See, the problem with this is, he doesn't address the growing amount of people who predicate their opinion on false facts ... in his description of opinions and examples, they all follow the same principle feeling + fact ... sure, if that was the case, then you can agree to disagree, fine, it is then an actual opinion, nor right nor wrong. BUT if someone was to have feeling + provably false fact, then you aren't saying their opinion is wrong necessarily, you are saying the 'fact' they are underpinning their opinion is false - provably so. But because they (for what ever reason) don't want to budge - which is also very common these days, for people to be incredible stubborn - they won't want to see any of the evidence you have to provide to them that their underpinning "fact" is wrong. Maybe its an unconscious cognitive dissonance avoidance strategy, that if they admit their underpinning "fact" might be wrong, they might be forced to change their opinion or be forced into a situation of holding the opinion and corrected fact and there for been in a state of cognitive dissonance
Well put. The goal of this video was to offer a basic definition of these ideas, but as you pointed out, some very complicated human behaviors and psychological mechanisms (cognitive dissonance, as an example you offer) seem to be inextricably linked to these "basic" ideas. There's little doubt in my mind that "alternative facts" and fake news is a blight on our society today. My hope in this video was to first offer definitions, then delve into the stickier stuff. Check out the follow-up videos on Dogma and Critical Thinking to see where I started to go down this road.
I agree. Trouble is, it's not always easy to tell one from another. That's where respectful dialogue comes into play. Another tough thing, for me anyway.
What about when a conspiracy theorist does not accept facts, yet claims they’re being objective? I mean, I BELIEVE we landed on the Moon 6 times, which is also a demonstrable and objective fact. That makes my belief true and theirs false right? The facts stand on their own two feet. When I accept those facts as true and believe them, my opinion just happens to be true too surely? 🤔
Exactly. A fact is empirical, based on observable and repeatable proofs. A belief, by contrast, doesn't concern itself with what is fact and what isn't. So, you believing that we landed on the moon is a happy coincidence of your belief and the empirical facts. So yep, you totally get it!

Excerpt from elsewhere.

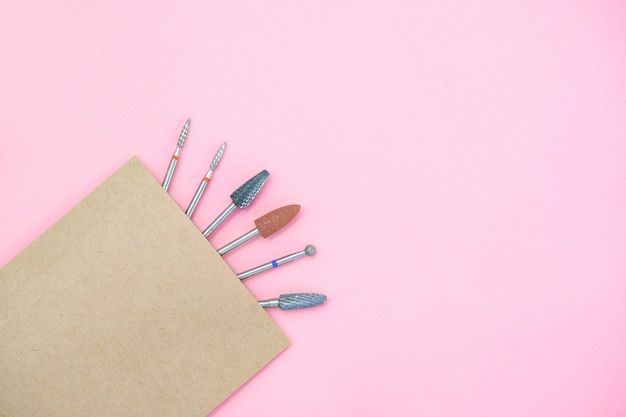 Accessoires remplaçables pour la machine à manucure dans un sac de bricolage après stérilisation. sur fond rose avec espace de copie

There really isn't a difference it's a stance. A belief if you have an opinion it's a choice to be on a stance of what you believe. Now that doesn't mean opinion is right. Allowed to have that opinion no one can take the right away for you to have it. That doesn't mean however you can be wrong in your opinion. I can run a stop sign because I strongly feel like I can run it of course I can have that opinion but it doesn't make it true and I'm free to have that opinion no matter what. I'm still paying for the person's car if I run the stop sign. Feel free to have an opinion and even keep it if you want but pinions can still be right and wrong.